In 1987, William Alfred Weber segregated several taxa out of the genus Sophora, giving them recombinations in Vexibia. Soon afterward, he also moved S. leachiana into Vexibia, giving it the recombination Vexibia leachiana. Modern taxonomic authorities, including Plants of the World Online, Flora of North America, and the Oregon Flora Project, support this taxon's placement in Sophora.

== Distribution ==
Sophora leachiana has a very narrow geographic distribution, occurring only in Josephine and Curry counties in southwestern Oregon. It grows in mixed-conifer forests in the Siskiyou Mountains, mostly on south or west–facing slopes or on flats by perennial creeks. In 1978, Cheryl Crowder surveyed the thirteen known populations of S. leachiana, which varied in elevation between 335 and 658 m, and all of which showed signs of heavy disturbance, either by fire or human activity. These sites were mostly exposed to full sun, but a few occurred in partial shade.

== Ecology ==
After fires, S. leachiana is a pioneer species species, competing significantly with conifers and grasses. The rhizomes are fire-resistant, and fire may also play an important role in seed germination. In stages of later succession, as the forest canopy closes, S. leachiana may persist vegetatively and spread via rhizomes, but it ceases to flower.

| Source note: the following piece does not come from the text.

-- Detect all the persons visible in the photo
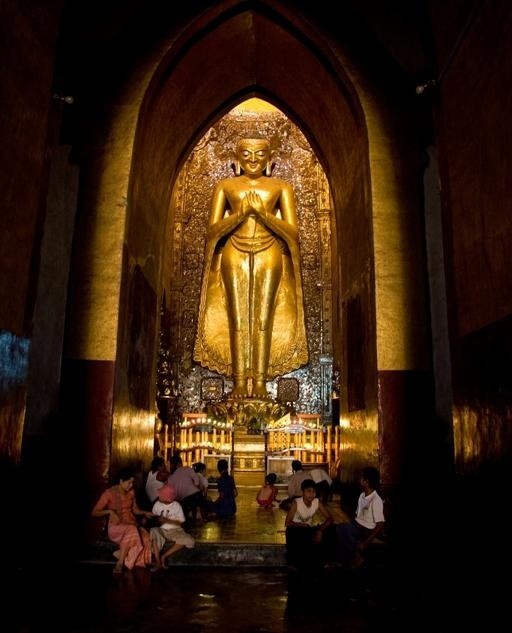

A common pathogen of S. leachiana is the rust fungus Uromyces hyalinus, which is also known to infect S. nuttalliana. Infection by this fungus is marked by the presence of patches of brown spores on the leaves and aerial shoots, though in severe cases, the spores may completely cover a shoot and result in its death.

Thrips in the genus Odontothrips are also common on S. leachiana inflorescences, where they feed on the plant's flowers, reducing its seed yield. Additionally, an unidentified species of moth has been noted as a specialist on S. leachiana, with adults landing almost exclusively on the plant's leaf undersides and with larvae constructing shelters by webbing together clusters of leaves.

== Conservation ==
NatureServe and the Oregon Biodiversity Information Center both list S. leachiana as imperiled, citing the plant's rarity, threats by habitat destruction, and the negative effects of fire suppression. Of the thirty-eight documented populations, plants have not been observed for twenty years at four sites, and ten additional sites have poor viability. Because the plants produce few seeds, it is unlikely to spread beyond its current range.